PROVIDED RECORDS
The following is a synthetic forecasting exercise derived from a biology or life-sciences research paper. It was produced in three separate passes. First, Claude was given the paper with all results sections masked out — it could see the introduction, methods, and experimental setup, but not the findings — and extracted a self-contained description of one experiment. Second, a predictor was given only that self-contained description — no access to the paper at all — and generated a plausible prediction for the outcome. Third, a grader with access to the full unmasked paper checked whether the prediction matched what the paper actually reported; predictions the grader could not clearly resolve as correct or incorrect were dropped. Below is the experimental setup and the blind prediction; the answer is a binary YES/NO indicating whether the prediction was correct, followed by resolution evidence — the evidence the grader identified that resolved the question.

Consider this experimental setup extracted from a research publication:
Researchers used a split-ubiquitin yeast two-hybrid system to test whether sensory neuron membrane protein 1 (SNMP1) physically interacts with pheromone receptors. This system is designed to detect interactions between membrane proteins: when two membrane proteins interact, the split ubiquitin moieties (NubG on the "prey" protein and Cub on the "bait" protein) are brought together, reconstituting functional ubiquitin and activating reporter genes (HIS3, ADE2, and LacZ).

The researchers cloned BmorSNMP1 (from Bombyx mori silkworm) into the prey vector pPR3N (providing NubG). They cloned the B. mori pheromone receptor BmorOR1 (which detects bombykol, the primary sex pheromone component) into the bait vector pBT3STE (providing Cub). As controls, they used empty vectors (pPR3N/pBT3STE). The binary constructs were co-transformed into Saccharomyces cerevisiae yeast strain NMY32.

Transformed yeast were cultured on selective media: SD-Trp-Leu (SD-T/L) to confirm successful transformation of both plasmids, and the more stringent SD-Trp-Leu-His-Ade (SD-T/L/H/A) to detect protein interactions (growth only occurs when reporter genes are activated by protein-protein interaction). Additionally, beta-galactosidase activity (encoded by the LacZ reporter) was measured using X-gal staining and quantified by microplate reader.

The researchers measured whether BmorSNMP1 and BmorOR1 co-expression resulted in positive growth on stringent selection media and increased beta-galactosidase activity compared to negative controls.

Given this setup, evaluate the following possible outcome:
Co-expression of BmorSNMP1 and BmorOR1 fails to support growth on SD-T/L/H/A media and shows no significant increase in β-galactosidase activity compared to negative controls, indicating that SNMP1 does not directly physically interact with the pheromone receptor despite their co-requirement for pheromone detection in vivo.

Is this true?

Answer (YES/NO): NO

PROMPT
Set down the whole listing once more, precisely as written.

TASK SOLUTION
The following is a synthetic forecasting exercise derived from a biology or life-sciences research paper. It was produced in three separate passes. First, Claude was given the paper with all results sections masked out — it could see the introduction, methods, and experimental setup, but not the findings — and extracted a self-contained description of one experiment. Second, a predictor was given only that self-contained description — no access to the paper at all — and generated a plausible prediction for the outcome. Third, a grader with access to the full unmasked paper checked whether the prediction matched what the paper actually reported; predictions the grader could not clearly resolve as correct or incorrect were dropped. Below is the experimental setup and the blind prediction; the answer is a binary YES/NO indicating whether the prediction was correct, followed by resolution evidence — the evidence the grader identified that resolved the question.

Consider this experimental setup extracted from a research publication:
Researchers used a split-ubiquitin yeast two-hybrid system to test whether sensory neuron membrane protein 1 (SNMP1) physically interacts with pheromone receptors. This system is designed to detect interactions between membrane proteins: when two membrane proteins interact, the split ubiquitin moieties (NubG on the "prey" protein and Cub on the "bait" protein) are brought together, reconstituting functional ubiquitin and activating reporter genes (HIS3, ADE2, and LacZ).

The researchers cloned BmorSNMP1 (from Bombyx mori silkworm) into the prey vector pPR3N (providing NubG). They cloned the B. mori pheromone receptor BmorOR1 (which detects bombykol, the primary sex pheromone component) into the bait vector pBT3STE (providing Cub). As controls, they used empty vectors (pPR3N/pBT3STE). The binary constructs were co-transformed into Saccharomyces cerevisiae yeast strain NMY32.

Transformed yeast were cultured on selective media: SD-Trp-Leu (SD-T/L) to confirm successful transformation of both plasmids, and the more stringent SD-Trp-Leu-His-Ade (SD-T/L/H/A) to detect protein interactions (growth only occurs when reporter genes are activated by protein-protein interaction). Additionally, beta-galactosidase activity (encoded by the LacZ reporter) was measured using X-gal staining and quantified by microplate reader.

The researchers measured whether BmorSNMP1 and BmorOR1 co-expression resulted in positive growth on stringent selection media and increased beta-galactosidase activity compared to negative controls.

Given this setup, evaluate the following possible outcome:
Co-expression of BmorSNMP1 and BmorOR1 fails to support growth on SD-T/L/H/A media and shows no significant increase in β-galactosidase activity compared to negative controls, indicating that SNMP1 does not directly physically interact with the pheromone receptor despite their co-requirement for pheromone detection in vivo.

Is this true?

Answer (YES/NO): NO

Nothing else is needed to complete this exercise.